● **Activity**
Go through the entries below. Copy out every line that contains "Equus".

(Saved data entries)
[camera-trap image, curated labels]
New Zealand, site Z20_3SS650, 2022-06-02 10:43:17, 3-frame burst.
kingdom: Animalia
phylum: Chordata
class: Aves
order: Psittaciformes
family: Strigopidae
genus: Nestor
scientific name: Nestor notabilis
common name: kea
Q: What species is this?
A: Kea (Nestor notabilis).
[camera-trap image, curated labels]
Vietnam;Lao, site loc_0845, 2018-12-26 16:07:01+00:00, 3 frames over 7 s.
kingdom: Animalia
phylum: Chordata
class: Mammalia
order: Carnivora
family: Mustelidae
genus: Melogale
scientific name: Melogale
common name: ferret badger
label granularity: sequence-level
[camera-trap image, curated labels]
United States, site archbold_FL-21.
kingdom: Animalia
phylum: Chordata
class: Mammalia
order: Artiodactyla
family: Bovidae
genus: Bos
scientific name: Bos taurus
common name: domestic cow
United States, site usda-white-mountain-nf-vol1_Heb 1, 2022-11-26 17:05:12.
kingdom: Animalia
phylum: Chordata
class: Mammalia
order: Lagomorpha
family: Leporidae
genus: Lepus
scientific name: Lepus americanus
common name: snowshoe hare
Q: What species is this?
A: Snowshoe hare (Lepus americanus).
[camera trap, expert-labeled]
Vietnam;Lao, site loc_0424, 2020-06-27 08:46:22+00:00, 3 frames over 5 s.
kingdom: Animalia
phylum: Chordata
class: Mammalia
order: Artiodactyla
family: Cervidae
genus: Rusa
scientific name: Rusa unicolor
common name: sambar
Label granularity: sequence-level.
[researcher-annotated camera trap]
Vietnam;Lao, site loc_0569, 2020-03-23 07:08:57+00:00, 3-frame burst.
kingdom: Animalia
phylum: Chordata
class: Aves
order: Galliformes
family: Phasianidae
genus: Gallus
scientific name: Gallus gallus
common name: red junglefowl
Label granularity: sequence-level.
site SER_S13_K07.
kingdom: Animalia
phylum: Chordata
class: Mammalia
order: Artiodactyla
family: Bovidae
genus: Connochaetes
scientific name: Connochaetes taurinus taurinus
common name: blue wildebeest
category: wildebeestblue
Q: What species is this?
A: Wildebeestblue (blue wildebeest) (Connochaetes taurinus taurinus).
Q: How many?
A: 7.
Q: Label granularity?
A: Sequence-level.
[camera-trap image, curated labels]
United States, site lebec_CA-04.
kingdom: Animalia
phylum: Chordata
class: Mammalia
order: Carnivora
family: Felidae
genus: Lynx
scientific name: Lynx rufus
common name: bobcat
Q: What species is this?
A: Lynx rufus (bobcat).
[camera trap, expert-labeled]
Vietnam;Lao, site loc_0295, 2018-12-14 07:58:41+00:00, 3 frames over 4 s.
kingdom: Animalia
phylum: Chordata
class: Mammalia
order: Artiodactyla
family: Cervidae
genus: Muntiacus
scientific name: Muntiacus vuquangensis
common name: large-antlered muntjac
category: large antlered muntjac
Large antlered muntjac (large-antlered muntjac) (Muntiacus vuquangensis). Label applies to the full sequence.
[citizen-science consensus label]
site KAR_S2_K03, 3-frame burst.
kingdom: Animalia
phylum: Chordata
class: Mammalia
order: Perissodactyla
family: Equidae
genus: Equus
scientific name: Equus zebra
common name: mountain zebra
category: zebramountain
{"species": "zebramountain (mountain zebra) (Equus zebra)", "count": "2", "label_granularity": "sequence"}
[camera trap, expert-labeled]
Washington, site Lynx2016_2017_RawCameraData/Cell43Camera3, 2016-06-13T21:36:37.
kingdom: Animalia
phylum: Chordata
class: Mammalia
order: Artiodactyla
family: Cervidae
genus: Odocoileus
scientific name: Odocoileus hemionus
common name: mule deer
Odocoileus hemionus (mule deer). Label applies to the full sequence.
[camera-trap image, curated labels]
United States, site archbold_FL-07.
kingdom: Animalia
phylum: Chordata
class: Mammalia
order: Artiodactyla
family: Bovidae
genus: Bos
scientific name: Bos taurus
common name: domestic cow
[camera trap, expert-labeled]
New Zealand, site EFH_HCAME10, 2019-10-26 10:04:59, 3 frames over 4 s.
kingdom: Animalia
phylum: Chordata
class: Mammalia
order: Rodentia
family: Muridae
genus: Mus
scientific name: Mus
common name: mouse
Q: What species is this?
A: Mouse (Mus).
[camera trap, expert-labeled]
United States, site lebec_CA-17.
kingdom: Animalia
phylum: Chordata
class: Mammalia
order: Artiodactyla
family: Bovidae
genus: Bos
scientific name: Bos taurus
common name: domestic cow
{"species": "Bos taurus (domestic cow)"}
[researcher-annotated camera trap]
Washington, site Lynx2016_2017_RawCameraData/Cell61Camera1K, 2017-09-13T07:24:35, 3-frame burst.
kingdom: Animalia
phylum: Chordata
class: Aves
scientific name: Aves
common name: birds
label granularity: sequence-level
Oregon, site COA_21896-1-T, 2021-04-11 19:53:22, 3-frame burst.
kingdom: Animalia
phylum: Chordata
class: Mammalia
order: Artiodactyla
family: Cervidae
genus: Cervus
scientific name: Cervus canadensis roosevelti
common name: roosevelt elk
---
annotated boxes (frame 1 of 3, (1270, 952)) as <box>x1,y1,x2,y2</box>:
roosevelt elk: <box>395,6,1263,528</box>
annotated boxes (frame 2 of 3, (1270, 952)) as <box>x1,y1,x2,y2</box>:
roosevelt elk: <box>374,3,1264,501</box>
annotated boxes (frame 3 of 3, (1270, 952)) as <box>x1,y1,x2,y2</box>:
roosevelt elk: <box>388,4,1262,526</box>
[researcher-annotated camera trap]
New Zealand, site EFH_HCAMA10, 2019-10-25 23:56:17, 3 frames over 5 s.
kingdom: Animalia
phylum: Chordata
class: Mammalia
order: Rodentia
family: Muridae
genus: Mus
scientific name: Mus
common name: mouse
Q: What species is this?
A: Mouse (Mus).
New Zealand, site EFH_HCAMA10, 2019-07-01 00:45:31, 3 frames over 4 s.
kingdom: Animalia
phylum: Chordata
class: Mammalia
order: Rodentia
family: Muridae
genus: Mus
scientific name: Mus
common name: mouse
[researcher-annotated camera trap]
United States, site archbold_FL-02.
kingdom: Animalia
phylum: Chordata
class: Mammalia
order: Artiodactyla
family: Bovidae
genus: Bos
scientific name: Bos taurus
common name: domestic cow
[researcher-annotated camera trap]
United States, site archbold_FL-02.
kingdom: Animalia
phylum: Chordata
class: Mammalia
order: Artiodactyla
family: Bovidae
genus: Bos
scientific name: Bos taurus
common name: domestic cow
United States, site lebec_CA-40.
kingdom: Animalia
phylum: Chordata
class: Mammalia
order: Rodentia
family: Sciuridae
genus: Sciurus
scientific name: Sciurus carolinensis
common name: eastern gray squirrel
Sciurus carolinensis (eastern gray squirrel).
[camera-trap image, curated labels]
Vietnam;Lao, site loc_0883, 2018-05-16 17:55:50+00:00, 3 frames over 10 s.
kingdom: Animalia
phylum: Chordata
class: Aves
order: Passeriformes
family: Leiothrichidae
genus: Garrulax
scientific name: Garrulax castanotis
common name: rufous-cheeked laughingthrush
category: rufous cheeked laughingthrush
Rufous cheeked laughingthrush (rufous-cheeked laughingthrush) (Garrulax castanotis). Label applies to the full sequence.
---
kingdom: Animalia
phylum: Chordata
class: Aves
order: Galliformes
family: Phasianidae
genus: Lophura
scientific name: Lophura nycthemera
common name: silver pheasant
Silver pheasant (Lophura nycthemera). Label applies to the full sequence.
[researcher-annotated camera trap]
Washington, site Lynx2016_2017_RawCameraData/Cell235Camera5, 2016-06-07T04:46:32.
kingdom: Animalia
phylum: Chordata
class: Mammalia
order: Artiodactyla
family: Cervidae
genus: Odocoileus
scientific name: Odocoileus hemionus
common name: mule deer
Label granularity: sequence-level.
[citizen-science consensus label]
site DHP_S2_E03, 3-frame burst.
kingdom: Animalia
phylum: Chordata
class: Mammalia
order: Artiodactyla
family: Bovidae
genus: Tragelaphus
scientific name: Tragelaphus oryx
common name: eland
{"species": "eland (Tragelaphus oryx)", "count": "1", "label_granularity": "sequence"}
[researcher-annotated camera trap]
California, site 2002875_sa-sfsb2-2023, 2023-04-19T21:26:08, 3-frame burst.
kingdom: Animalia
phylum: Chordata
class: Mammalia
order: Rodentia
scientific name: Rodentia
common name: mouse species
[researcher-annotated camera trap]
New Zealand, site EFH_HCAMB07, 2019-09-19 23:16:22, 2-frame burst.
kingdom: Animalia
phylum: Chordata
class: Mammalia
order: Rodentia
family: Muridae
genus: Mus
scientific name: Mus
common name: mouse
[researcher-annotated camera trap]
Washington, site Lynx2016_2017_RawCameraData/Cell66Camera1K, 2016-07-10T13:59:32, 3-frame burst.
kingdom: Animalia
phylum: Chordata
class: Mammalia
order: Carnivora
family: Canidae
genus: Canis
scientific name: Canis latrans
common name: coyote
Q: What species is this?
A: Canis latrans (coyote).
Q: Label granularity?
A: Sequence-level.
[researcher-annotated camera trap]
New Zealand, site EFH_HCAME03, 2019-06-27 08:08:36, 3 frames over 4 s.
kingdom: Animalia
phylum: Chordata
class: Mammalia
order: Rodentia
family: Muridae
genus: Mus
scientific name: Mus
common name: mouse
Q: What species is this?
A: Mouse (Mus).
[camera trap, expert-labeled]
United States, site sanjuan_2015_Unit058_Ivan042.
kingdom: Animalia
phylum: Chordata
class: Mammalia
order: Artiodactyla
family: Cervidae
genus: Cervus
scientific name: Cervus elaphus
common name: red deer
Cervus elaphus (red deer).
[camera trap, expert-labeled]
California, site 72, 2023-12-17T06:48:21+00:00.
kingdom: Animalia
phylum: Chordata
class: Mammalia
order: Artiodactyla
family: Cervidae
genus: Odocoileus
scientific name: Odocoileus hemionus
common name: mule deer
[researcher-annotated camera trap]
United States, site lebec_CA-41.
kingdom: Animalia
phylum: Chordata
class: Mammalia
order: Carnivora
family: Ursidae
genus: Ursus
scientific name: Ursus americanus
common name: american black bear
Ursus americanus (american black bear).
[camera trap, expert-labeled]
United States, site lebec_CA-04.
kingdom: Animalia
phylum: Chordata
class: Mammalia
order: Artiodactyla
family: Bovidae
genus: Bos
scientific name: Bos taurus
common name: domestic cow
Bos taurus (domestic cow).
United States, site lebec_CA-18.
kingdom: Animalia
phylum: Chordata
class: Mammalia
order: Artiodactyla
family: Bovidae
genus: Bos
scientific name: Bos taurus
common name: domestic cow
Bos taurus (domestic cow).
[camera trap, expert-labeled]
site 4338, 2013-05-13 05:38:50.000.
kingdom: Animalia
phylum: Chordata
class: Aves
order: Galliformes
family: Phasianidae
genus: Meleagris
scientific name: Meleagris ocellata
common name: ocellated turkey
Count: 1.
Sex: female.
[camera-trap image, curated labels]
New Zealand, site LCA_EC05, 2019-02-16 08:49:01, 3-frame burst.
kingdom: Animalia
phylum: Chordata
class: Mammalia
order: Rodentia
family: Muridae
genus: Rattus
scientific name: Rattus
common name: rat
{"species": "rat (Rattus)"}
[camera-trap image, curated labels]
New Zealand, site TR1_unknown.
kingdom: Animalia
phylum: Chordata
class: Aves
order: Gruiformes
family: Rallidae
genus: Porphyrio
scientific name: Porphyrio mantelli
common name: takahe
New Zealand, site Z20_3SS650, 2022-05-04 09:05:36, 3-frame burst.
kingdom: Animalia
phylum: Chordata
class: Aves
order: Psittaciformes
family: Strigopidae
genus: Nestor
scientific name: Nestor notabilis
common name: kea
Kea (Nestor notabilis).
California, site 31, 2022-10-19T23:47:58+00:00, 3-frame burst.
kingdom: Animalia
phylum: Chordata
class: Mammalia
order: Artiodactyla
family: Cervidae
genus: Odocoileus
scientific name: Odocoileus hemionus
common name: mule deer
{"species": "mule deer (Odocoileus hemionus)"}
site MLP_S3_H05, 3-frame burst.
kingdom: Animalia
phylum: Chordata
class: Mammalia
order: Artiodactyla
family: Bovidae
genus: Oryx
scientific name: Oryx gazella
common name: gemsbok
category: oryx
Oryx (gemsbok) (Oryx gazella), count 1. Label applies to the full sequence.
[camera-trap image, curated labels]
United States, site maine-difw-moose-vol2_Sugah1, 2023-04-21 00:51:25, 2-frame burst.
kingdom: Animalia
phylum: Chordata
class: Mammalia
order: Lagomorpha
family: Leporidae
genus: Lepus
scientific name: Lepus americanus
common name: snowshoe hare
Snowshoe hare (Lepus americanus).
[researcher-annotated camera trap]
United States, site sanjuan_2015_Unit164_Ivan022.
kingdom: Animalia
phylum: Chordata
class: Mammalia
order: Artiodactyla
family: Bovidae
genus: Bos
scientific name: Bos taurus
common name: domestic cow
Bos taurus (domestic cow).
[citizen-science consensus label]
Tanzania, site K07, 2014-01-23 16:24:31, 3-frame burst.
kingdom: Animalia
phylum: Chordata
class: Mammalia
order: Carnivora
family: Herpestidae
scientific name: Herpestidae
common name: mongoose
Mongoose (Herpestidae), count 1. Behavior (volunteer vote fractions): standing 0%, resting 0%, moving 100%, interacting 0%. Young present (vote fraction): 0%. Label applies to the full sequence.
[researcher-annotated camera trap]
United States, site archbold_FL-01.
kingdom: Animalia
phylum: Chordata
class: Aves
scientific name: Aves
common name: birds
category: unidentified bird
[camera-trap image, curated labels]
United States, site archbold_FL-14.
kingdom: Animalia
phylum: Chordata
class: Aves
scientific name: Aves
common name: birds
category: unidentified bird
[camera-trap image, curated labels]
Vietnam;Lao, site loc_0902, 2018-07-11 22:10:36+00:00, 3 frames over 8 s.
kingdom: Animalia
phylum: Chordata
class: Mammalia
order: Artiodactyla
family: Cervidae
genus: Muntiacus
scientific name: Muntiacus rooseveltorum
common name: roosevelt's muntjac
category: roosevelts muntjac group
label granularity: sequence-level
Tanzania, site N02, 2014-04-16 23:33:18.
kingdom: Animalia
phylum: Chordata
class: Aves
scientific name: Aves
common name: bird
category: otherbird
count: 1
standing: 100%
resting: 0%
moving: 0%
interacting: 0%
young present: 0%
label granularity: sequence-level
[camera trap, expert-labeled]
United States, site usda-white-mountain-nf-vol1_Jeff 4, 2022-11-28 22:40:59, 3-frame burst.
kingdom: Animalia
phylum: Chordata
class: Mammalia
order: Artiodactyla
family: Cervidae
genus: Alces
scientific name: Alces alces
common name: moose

● **Solution**
genus: Equus
scientific name: Equus zebra
{"species": "zebramountain (mountain zebra) (Equus zebra)", "count": "2", "label_granularity": "sequence"}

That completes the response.